[Spatial reasoning data based on images]
[START]
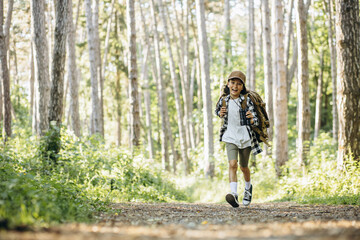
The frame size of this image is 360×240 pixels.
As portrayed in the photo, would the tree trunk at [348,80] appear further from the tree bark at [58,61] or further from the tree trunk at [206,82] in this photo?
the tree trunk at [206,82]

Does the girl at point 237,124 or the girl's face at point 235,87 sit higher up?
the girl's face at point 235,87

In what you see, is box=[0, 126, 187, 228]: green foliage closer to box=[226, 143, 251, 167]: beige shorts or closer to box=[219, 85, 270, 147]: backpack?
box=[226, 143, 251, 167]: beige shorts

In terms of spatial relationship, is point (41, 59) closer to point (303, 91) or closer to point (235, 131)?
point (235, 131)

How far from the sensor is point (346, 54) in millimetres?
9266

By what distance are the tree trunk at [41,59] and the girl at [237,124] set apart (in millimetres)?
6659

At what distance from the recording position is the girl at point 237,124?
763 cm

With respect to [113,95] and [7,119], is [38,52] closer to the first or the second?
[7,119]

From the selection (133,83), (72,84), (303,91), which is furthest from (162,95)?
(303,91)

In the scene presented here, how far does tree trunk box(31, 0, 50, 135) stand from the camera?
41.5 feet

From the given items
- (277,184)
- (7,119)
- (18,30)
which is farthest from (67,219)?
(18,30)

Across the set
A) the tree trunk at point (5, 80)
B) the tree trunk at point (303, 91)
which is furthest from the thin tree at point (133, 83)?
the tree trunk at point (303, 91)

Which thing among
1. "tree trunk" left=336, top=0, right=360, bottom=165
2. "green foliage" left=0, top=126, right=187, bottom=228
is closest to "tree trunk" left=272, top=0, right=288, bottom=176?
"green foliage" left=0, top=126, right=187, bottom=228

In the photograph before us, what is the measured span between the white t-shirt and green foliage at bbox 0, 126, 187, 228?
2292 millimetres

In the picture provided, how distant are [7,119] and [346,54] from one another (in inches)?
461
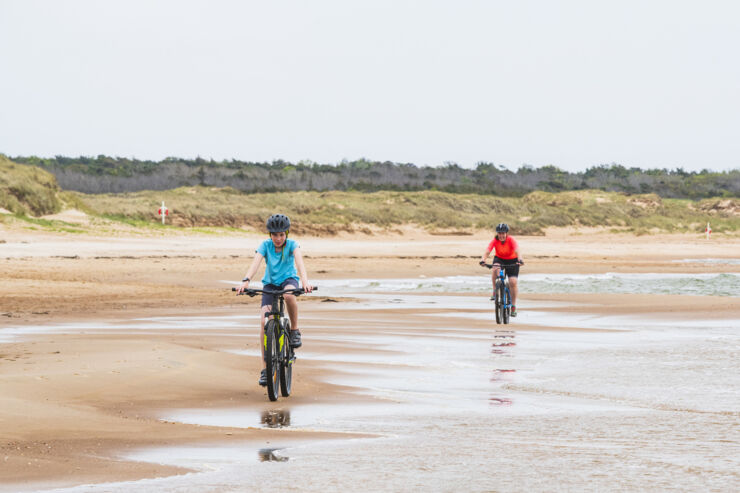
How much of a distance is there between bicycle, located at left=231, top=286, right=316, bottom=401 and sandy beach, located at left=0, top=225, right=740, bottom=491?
[END]
[START]
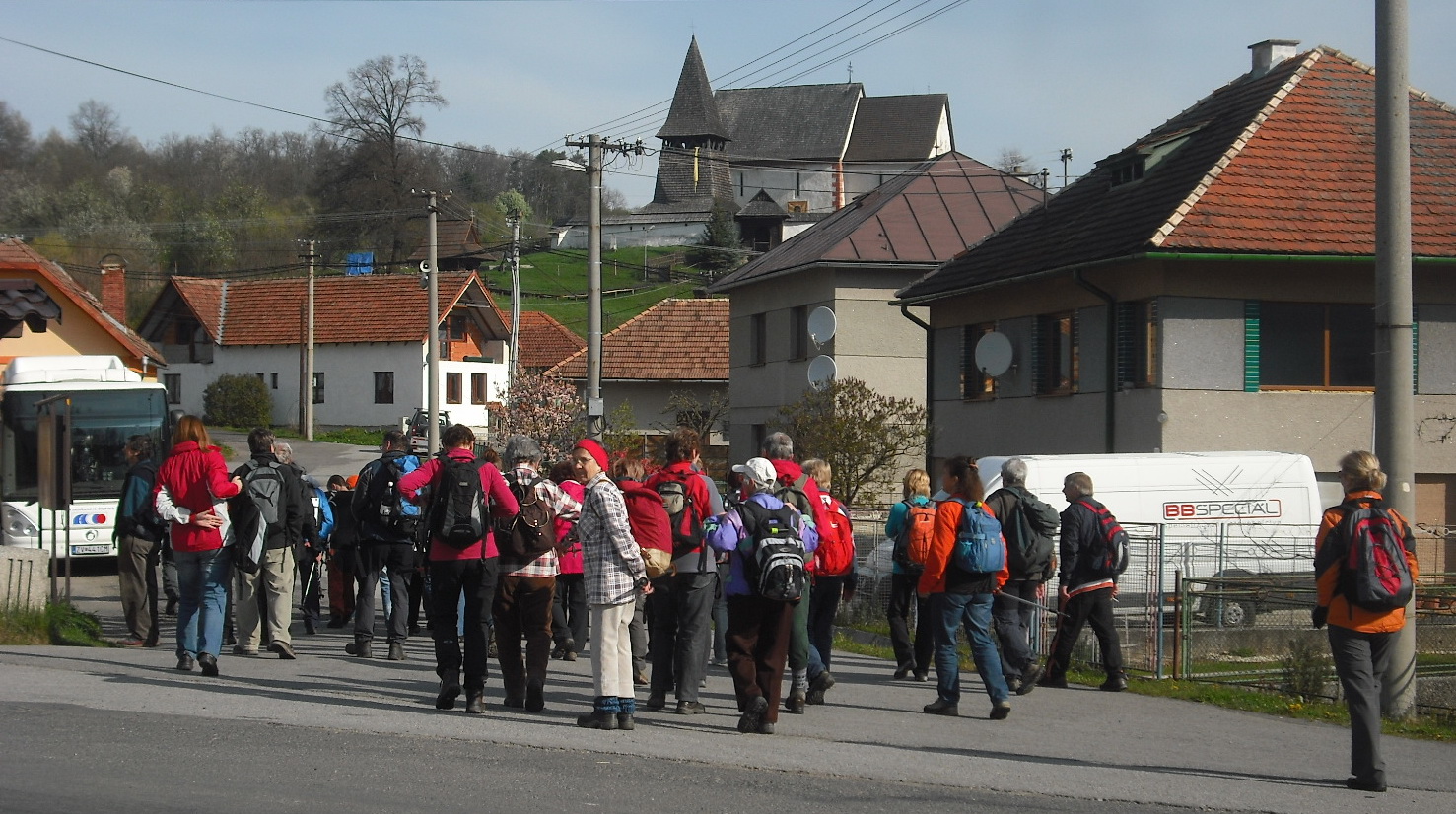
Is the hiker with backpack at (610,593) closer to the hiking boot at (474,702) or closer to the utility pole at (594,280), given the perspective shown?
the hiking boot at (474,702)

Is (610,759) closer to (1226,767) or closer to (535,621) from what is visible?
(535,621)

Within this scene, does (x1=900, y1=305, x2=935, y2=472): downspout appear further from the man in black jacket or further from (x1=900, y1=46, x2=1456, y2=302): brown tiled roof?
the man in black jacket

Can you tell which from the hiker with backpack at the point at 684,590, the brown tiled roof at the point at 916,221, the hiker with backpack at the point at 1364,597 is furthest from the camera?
[END]
[START]
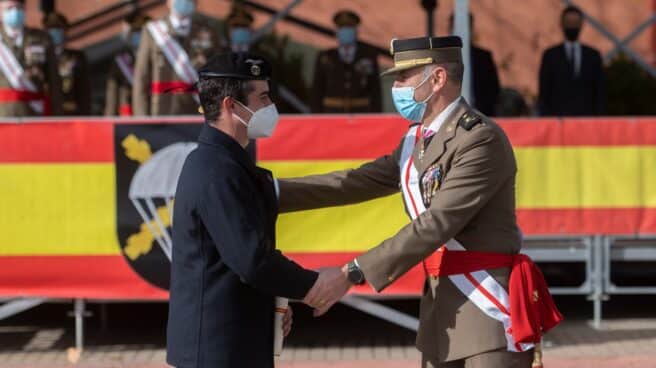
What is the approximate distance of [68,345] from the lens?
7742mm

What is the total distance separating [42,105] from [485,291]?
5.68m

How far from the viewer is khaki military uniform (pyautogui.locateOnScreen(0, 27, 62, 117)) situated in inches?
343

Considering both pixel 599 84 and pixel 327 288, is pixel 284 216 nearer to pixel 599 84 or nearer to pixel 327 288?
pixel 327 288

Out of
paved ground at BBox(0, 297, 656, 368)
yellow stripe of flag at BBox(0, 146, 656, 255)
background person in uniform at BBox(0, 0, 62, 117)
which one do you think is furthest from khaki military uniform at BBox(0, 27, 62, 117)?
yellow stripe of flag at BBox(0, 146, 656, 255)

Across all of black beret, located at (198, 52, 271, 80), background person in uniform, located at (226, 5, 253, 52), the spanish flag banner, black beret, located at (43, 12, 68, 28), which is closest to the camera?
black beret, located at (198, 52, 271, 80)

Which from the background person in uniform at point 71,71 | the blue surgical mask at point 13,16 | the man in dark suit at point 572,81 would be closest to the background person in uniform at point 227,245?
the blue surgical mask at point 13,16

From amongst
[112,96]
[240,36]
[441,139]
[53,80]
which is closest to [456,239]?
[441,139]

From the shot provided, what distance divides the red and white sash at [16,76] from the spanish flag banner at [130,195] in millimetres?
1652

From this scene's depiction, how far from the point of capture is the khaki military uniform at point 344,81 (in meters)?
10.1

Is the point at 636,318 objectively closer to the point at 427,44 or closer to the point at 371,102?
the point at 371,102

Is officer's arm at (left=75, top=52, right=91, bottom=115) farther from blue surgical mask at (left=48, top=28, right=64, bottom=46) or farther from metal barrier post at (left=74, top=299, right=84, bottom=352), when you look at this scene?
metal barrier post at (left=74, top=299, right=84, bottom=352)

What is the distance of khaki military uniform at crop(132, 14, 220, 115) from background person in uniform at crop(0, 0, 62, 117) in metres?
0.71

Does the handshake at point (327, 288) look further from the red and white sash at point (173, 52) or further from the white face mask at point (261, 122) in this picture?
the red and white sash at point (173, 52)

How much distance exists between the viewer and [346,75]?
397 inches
[END]
Gather every line in the rows above that contains the word "camera", and copy each one in full.

== Response below ==
In the scene presented here, how far does tree trunk box(31, 0, 50, 135) stand from the camera?
Can you tell which from the hiker with backpack at the point at 684,590, the brown tiled roof at the point at 916,221, the hiker with backpack at the point at 1364,597 is furthest from the camera?
Across all of black beret, located at (198, 52, 271, 80), background person in uniform, located at (226, 5, 253, 52), the spanish flag banner, black beret, located at (43, 12, 68, 28), which is closest to the camera?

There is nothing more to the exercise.